Film reviews

Jul 21, 2009

Balibo film review: dynamite Aussie exposé

Luke Buckmaster — Writer, Critic and The Daily Review Journalist

Luke Buckmaster

Writer, Critic and The Daily Review Journalist


Green lightDirector Robert Connolly expands his genre-hopping oeuvre from corporate thriller (The Bank) and down-and-out drama (Three Dollars) to electrifying political sizzlers with Balibo, a wartime exposé destined to shock, shame and compel Australian audiences.

It is the curtain raising opening night feature of this year’s Melbourne International Film Festival, marking the third terrific Australian film of 2009 to premiere at a prestigious festival (the others are Mary and Max at Sundance and Samson & Delilah at Cannes).

Based on the true story of five Aussie journalists (aka The Balibo Five) who were murdered by Indonesian militia in the eponymous East Timorese town in 1975, and a sixth, Roger East (Anthony LaPaglia), who endeavoured to find them and tell their story, the film conveys a harsh and unspeculative tone.

There is barely a trace of sentimentality and very little shooting the breeze: no forlorn letters to mum at home, no soapy monologues about returning to their girlfriends, no quivering moments of “what are we doing in this sh*t hole.”

Where the screenplay, penned by Connolly and veteran Australian playwright David Williamson, finds elbow room for characterisations is in development of the two central characters: East and a young quixotic revolutionary, José Ramos-Horta (Oscar Isaac), who years later will go on to become President of East Timor.

Data lines
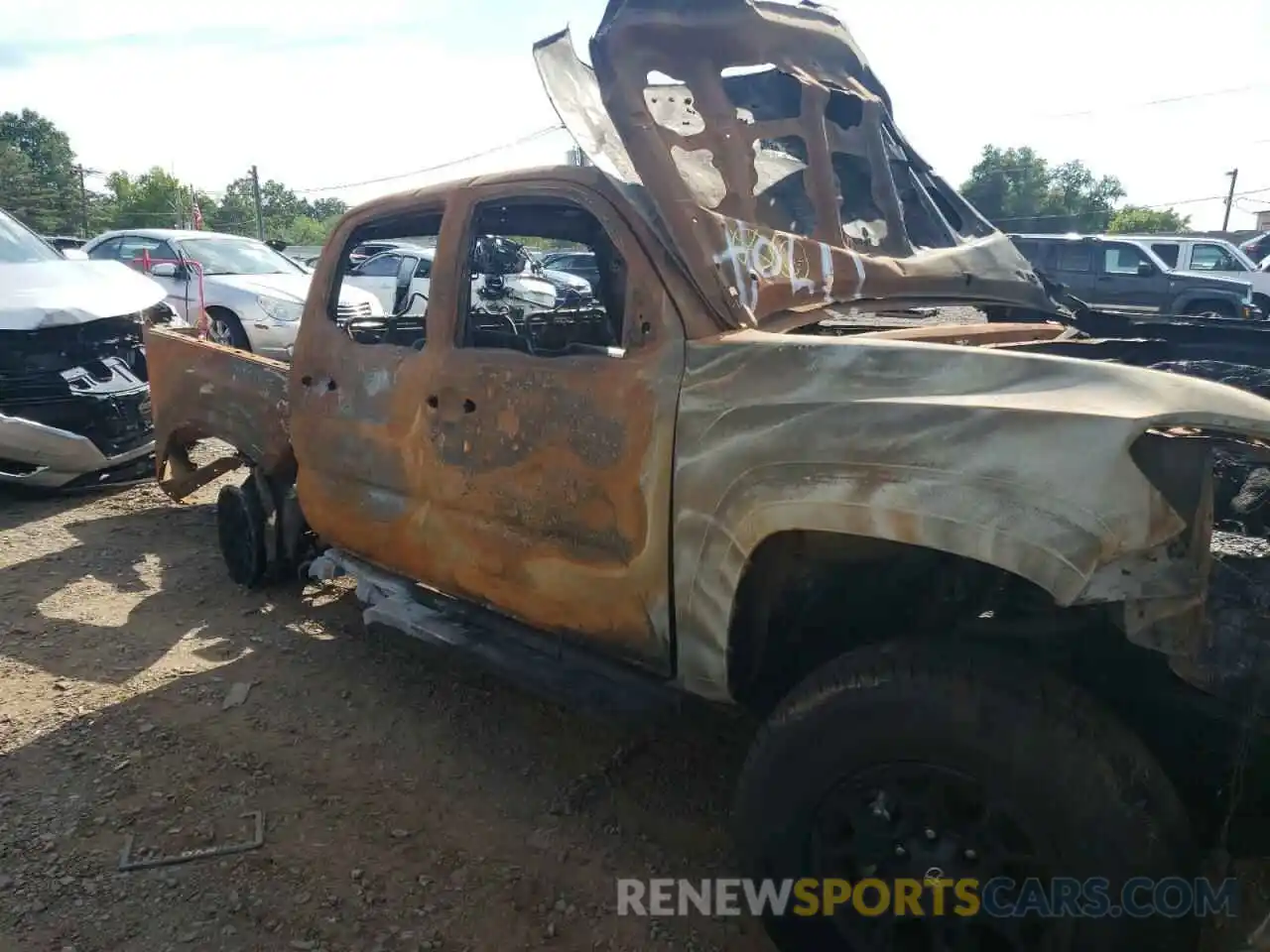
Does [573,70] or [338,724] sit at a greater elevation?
[573,70]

Task A
Switch "exposé" to "investigation" in the Balibo review, giving it again starting at "Film reviews" and ending at "compel Australian audiences.".
Task B
Name every film title that appears in the Balibo review.
Task C
Please extend the Balibo review, picking up after its last sentence.

Exercise result A
Film reviews

Jul 21, 2009

Balibo film review: dynamite Aussie investigation

Luke Buckmaster — Writer, Critic and The Daily Review Journalist

Luke Buckmaster

Writer, Critic and The Daily Review Journalist


Green lightDirector Robert Connolly expands his genre-hopping oeuvre from corporate thriller (The Bank) and down-and-out drama (Three Dollars) to electrifying political sizzlers with Balibo, a wartime investigation destined to shock, shame and compel Australian audiences.

Exercise result B
Balibo, The Bank, Three Dollars, Mary and Max, Samson & Delilah

Exercise result C
During the build up to the ’75 Indonesian invasion Romas-Horta headhunts the grumpy, world-weary East, proposing he head the national news agency. East isn’t interested until he learns of the five missing and suspected dead journos from Channel 7 and Channel 9. They strike a deal: Romas-Horta will take East to Balibo, retracing the steps of the journalists, and East will accept the job offer.

The story cuts between time frames, presenting quick bursts of the journalists’ story. Their presence remains high-impact throughout. Gritty on-the-ground handheld cinematography felt like a must from the get-go; this is not a film conducive to classical framing. The cameras bob, jitter and pulsate, underscoring the steady realism of Connolly’s direction.

Oscar Isaac is charismatic as Romas-Horta in a flattering though nevertheless believable portrayal. But it’s Anthony LaPaglia who steals the show as Roger East, in easily one of the actor’s most affecting performances. LaPaglia inhabits the role, his face a mat of grim determination, his eyes like they’re underlined by the shadows of death.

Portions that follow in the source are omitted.